> [MATERIALS PROVIDED]
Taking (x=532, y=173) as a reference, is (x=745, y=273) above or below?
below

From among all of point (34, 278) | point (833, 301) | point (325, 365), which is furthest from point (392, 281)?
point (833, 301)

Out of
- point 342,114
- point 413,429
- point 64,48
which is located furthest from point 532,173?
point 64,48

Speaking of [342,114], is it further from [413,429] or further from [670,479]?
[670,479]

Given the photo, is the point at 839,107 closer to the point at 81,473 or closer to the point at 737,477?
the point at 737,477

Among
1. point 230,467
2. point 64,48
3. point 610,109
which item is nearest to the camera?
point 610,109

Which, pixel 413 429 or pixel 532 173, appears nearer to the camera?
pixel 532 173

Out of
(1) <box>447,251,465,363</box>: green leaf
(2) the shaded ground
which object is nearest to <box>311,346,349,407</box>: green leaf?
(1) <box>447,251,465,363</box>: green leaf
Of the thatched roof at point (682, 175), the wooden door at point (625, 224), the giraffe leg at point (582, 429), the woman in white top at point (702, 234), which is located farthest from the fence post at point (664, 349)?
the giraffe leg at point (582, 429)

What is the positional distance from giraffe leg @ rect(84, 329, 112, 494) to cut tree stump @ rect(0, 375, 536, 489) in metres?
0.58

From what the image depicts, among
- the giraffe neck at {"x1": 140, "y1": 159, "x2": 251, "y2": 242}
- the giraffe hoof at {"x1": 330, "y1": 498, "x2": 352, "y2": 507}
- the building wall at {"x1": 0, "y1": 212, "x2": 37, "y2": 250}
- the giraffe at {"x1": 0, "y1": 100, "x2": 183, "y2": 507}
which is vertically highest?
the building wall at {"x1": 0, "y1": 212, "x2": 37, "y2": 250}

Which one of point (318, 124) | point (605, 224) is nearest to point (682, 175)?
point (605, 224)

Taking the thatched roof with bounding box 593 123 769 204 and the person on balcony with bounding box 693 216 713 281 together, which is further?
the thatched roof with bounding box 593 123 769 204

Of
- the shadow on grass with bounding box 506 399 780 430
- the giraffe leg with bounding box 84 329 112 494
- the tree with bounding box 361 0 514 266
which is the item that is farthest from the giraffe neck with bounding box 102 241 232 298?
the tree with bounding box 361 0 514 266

> [DIRECTIONS] Format the data above as a JSON list of strings, with one string for each line and no strings for blank lines.

> [RIGHT ANSWER]
[
  "Taking (x=532, y=173) as a reference, is (x=745, y=273) above or below?",
  "below",
  "From among all of point (34, 278) | point (833, 301) | point (325, 365), which is furthest from point (392, 281)?",
  "point (833, 301)",
  "Out of",
  "- point 342,114",
  "- point 413,429",
  "- point 64,48",
  "which is located furthest from point 532,173?",
  "point 64,48",
  "Speaking of [342,114], is it further from [413,429] or further from [670,479]?",
  "[670,479]",
  "Given the photo, is the point at 839,107 closer to the point at 81,473 or closer to the point at 737,477?",
  "the point at 737,477",
  "Among",
  "1. point 230,467",
  "2. point 64,48",
  "3. point 610,109",
  "which item is nearest to the camera?",
  "point 610,109",
  "Which, pixel 413 429 or pixel 532 173, appears nearer to the camera?",
  "pixel 532 173",
  "Out of",
  "(1) <box>447,251,465,363</box>: green leaf",
  "(2) the shaded ground",
  "which object is nearest to <box>311,346,349,407</box>: green leaf?",
  "(1) <box>447,251,465,363</box>: green leaf",
  "Of the thatched roof at point (682, 175), the wooden door at point (625, 224), the giraffe leg at point (582, 429), the woman in white top at point (702, 234), which is located farthest from the fence post at point (664, 349)?",
  "the giraffe leg at point (582, 429)",
  "What is the positional distance from giraffe leg @ rect(84, 329, 112, 494) to cut tree stump @ rect(0, 375, 536, 489) in metres?",
  "0.58",
  "From what the image depicts, among",
  "- the giraffe neck at {\"x1\": 140, \"y1\": 159, \"x2\": 251, \"y2\": 242}",
  "- the giraffe hoof at {\"x1\": 330, \"y1\": 498, \"x2\": 352, \"y2\": 507}",
  "- the building wall at {\"x1\": 0, \"y1\": 212, \"x2\": 37, \"y2\": 250}",
  "- the giraffe at {\"x1\": 0, \"y1\": 100, \"x2\": 183, \"y2\": 507}",
  "which is vertically highest?",
  "the building wall at {\"x1\": 0, \"y1\": 212, \"x2\": 37, \"y2\": 250}",
  "Which one of point (318, 124) | point (605, 224) is nearest to point (682, 175)?",
  "point (605, 224)",
  "Taking the thatched roof with bounding box 593 123 769 204 and the person on balcony with bounding box 693 216 713 281 together, which is further?",
  "the thatched roof with bounding box 593 123 769 204",
  "Of",
  "- the shadow on grass with bounding box 506 399 780 430",
  "- the giraffe leg with bounding box 84 329 112 494",
  "- the tree with bounding box 361 0 514 266",
  "which is the item that is farthest from the giraffe neck with bounding box 102 241 232 298?",
  "the tree with bounding box 361 0 514 266"
]